Ma - ecco il punto - l’incontestabilità di questa successione filogenetica gesto-parola, per Corballis, sarebbe dimostrata dalla controprova ontogenetica del linguaggio infantile: i bambini, infatti - nella loro poderosa scrematura costruttiva, con 10-15 mila vocaboli acquisiti tra l’anno e mezzo e i cinque anni, cioè uno per ogni ora di veglia - impiegano i gesti due o tre mesi prima delle parole.

Per quanto corretto (e seducente) nel dimostrare la sua tesi, Corballis è però parziale nel rendere le origini del linguaggio nell’insieme. Un’utile integrazione viene così da un libro (2006) di Philip Lieberman, docente di scienze cognitive alla Brown University: Toward an Evolutionary Biology of Language («Verso una biologia evoluzionistica del linguaggio», da tradurre al più presto).

Infoltendo e affinando i risultati dei lavori precedenti, Lieberman condivide con Corballis la svolta «cronologica» del linguaggio umano (intorno a 150 mila anni fa), valutandola però più come un’accelerazione in cui diverse strutture fisiologiche preesistenti (cerebrali in particolare) si «riconfigurano» interagendo tra loro in rapporto ai nuovi stimoli, ed esaltando così la facoltà ricombinatoria di quello che François Jacob chiamava il «bricolage» evolutivo. Lo mostra bene - motivo accennato anche da Corballis - la conversione di organi deputati a funzioni primarie quali la deglutizione o la respirazione (dalla lingua alla laringe stessa) in strumenti di emissione e articolazione della parola.

Sono due, per Lieberman, i passaggi decisivi. Il primo è l’incidenza linguistica del cervello antico o «rettiliano», coi «gangli basali» deputati a molte funzioni motorie umane (camminare, correre, danzare, ma anche alla coordinazione delle zampe negli insetti o al trotto-galoppo nei cavalli), dalle quali si sarebbe sviluppata una «sintassi di base», ovviamente in interazione con aree sensoriali-cognitive della corteccia (Broca e Wernicke incluse) e con la memoria (nell’ippocampo). Prova di tale incidenza sono i malati di Parkinson, il cui deficit di dopamina nei gangli basali comporta disturbi cinetici, sintattico- verbali e cognitivi (pensiero rallentato).
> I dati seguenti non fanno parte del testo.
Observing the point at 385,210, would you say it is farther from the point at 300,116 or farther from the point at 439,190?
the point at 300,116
Il secondo passaggio è l’azione del gene regolatore FOXP2, a partire, forse, da 100 mila anni fa: gene non specifico dell’uomo (si trova in topi e scimpanzé) né del cervello (viene espresso anche nei polmoni), ma decisivo nel coordinare una dinamica, fondata proprio sui gangli basali, alla base dell’elaborazione del linguaggio. Tutti e due i casi confermano nell’evoluzione (nella selezione) un processo ad altissima flessibilità, in cui ogni struttura - insieme generale e specifica - è coinvolta in più funzioni con ruoli variabili (ora prevalente, ora gregaria, ora addirittura inibita e silente), così come uno strumento, in un’orchestrazione, può essere voce solista, parte della polifonia o «in pausa».

Correggendo e integrando Corballis (vedi la notevole analisi su come il cervello discrimini suono e senso di una voce dall’intricato spettro di segnali acustici del mondo esterno), Lieberman ne rinsalda alla fine le acquisizioni polemiche: sull’inesistenza, per esempio, di una «grammatica universale», smentita sia a livello di linguaggi «segnati» (spesso molto diversi tra loro) sia a livello di lingua parlata (ci sono lingue, come il dialetto indonesiano Riau, che non distinguono nomi, verbi, aggettivi). E più estesamente, i due libri vedono nel linguaggio - sottratto a ogni dimensione trascendente - una lenta, laboriosa conquista del sapiens per riuscire a comunicare, anche a se stesso, i paesaggi emotivi e cognitivi, consci e inconsci, estesi nel rapporto tra il cervello e il mondo.